Spencer Tracy is widely hailed as one of the great Hollywood actors, and he was also a star. Again, he wasn’t especially blessed in his looks and voice; his style was understated; he wasn’t terribly versatile. But he made you watch, listen, and believe. His work holds up even now, and it always will.

William Powell, one of the great stars of the Thirties, would probably be unemployable in today’s Hollywood. He looks very dated. You can hardly imagine him without his elegant suit and mustache. His looks were far from glamorous, and his voice, though fine, was a little stagy. But his delivery was forceful and witty. For films of his period, he was perfect. He deserves to be seen and appreciated in his element, even if it’s long out of fashion.

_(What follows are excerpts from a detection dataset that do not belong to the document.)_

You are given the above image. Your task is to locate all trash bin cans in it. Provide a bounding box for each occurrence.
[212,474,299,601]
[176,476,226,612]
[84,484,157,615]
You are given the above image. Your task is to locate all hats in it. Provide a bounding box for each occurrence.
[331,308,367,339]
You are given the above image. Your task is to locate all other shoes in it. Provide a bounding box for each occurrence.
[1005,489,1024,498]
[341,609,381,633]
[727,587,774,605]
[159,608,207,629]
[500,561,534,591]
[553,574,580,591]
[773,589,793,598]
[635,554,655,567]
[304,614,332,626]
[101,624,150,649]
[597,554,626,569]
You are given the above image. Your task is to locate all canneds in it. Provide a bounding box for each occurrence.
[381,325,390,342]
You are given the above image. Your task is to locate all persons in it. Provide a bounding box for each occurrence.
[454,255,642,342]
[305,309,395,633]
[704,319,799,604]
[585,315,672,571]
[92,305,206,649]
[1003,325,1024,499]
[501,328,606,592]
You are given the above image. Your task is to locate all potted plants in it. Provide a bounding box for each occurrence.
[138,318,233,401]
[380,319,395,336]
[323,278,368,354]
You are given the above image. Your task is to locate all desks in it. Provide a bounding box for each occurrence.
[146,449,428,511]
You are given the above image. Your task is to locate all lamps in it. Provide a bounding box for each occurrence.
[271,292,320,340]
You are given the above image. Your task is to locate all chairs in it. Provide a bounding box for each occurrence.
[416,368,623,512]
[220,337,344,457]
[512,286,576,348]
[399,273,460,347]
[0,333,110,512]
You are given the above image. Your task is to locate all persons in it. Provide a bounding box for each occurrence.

Joan Crawford is another who used to repel me, and of course her posthumous reputation has been damaged by her adopted daughter’s memoir, Mommie Dearest. I wouldn’t call her beautiful. Her large-shouldered glamour looks silly now; it cries out for a female impersonator. For all that, I love her bold-lined face and the way she uses her eyes. The less pretty she got, the more she seemed to own the screen.

Hollywood usually cast Claude Rains as a villain, with his swirling hair, his ominous brows, and his insinuating suavity; but what a delicious villain he was, often stealing the movie from the hero. He always gave the same performance, but it was always note-perfect, and I never tire of it. Much the same is true of George Sanders, the cad’s cad.

Nobody in movies spoke with more silken grace than James Mason, whom I’ve always thought extraordinarily handsome; his sad eyes reminded me of my father. Hero or villain, he conveyed intelligence as few actors did. I never fully admired Cary Grant as a screen actor until I saw him steal scenes from Mason in North by Northwest. I didn’t know it could be done.

Charles Laughton showed how interesting an ugly face can be. He could get the most out of a line with an off-hand growl. As Quasimodo, the hideous hunchback of Notre Dame, he abandoned his greatest asset, his rich voice, and still managed to give one of the most heart-breaking performances ever filmed.

These are only a few of my personal favorites. Each of them illustrates the genius it takes to project an enduring personality onto the big screen. Many other stars of their era have faded; these won’t.